Anish Kapoor's work brings together the formal concerns of post-minimalism with an eastern spiritual sensibility and explores the relationship between physicality and transcendence. Each drawing is typically begun near the center of the paper and develops spontaneously. The drawings are direct expressions that stress the primacy of the mark and the hand of the artist. There is a raw, gestural, and visceral character on one hand and a sublime refinement and control on the other. Within these works there is a coexistence of opposites: a simultaneous play of glutinous and dry surface, negative and positive space, lightness and darkness, shadow and void, presence and absence, stasis and potential activity. This duality creates a tension between formalist structures and an engagement with deep metaphysical elements of philosophy. Space remains undefined as forms swirl and light alludes to the spaces beyond. The vivid and saturated colors illustrate Kapoor's understanding that color has the ability to transform feelings and provoke emotions while being a physical presence unto itself. These drawings represent a more private and personal side of his practice. Symbolism and modernist abstraction coalesce and illustrate a movement beyond the decorative into the sublime.
"The issue is thus ultimately about finding an appropriate relation between void and form, or between the void and the material expression. This central issue has gone hand in hand with the creative endeavours of artists ever since the Renaissance, becoming acute under Modernism as the mimetic was expunged from pictures, especially from those of Mark Rothko and Barnett Newman. This is particularly the case inasmuch as Barnett Newman not merely aspired to abstraction but…created forms which, by their abstract nature, contain an abstract intellectual content…this pithy and pointed formulation brings us directly to the work of Anish Kapoor.

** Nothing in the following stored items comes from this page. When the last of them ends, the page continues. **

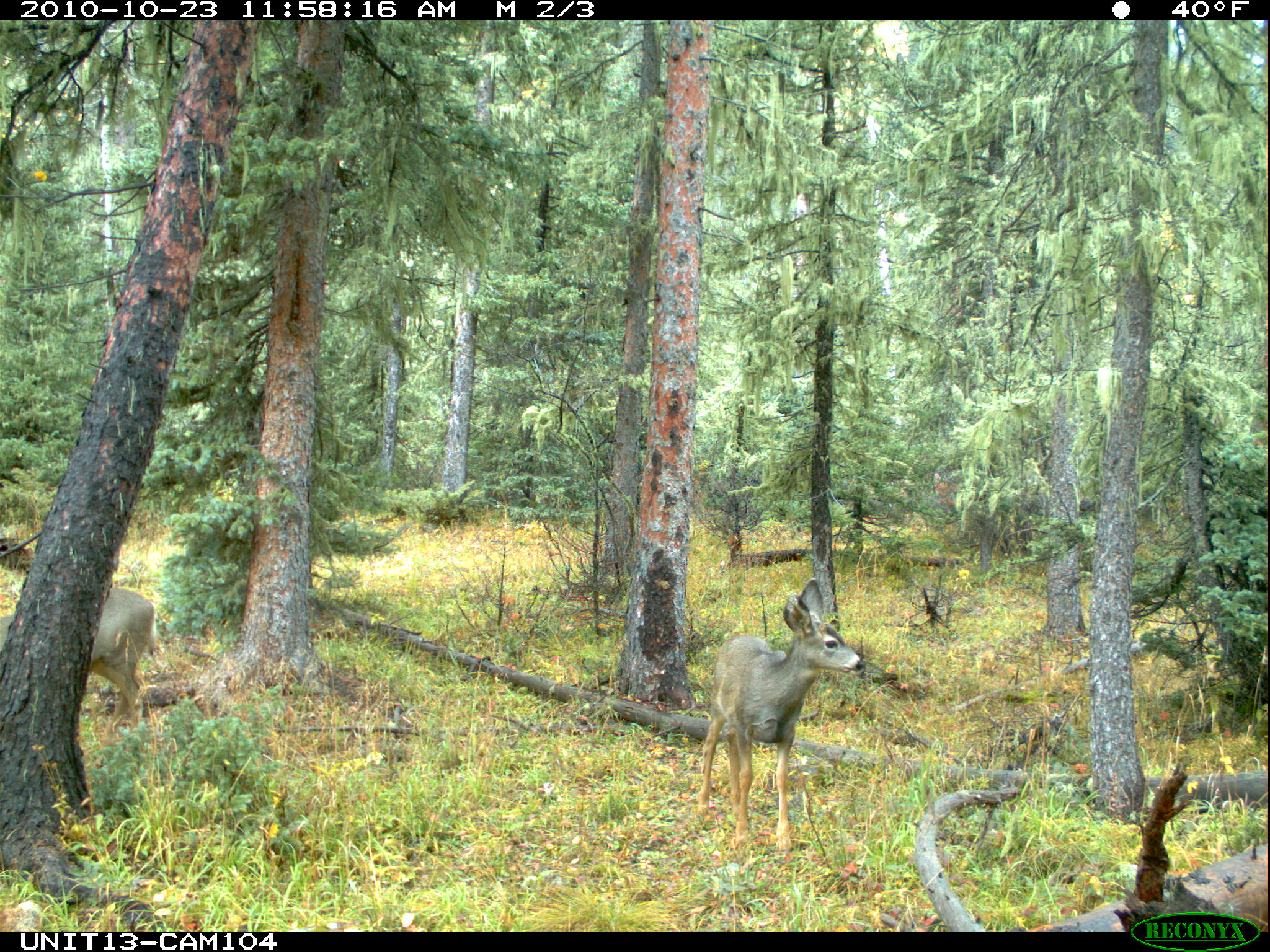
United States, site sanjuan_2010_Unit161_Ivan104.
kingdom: Animalia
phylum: Chordata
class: Mammalia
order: Artiodactyla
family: Cervidae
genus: Odocoileus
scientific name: Odocoileus hemionus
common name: mule deer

Interestingly, he sees himself as both sculptor and painter, and thus must address himself in his works with a redoubled precision to the questions of material, colour and spatial qualities, without which the sought-after void could not exist in space of time. Yet above all, Anish Kapoor is concerned with that certain something, elusive of definition, which we shall tentatively designate the invisible in the visible."
(Eckhard Schneider. "Anish Kapoor – My Red Homeland" in Anish Kapoor – My Red Homeland, published by Kunsthaus Bregenz, 2003, pp. 16-17)
Anish Kapoor's work has been the subject of exhibitions throughout Europe and the United States. Recent solo exhibitions include Baltic Center for Contemporary Art, Gateshead; CAPC Musée d'art contemporain de Bordeaux; Hayward Gallery, London; Schirin Kunsthalle, Frankfurt; Fondazione Prada, Milan; Haus der Kunst, Munch, Institute of Contemporary Art, Boston; and currently the Freer Gallery of Art and Arthur M. Sackler Gallery, Washington, D.C. In 1990 Kapoor was awarded the Premio Duemila for representing Great Britain at the Venice Biennale and received the Turner Prize in 1991.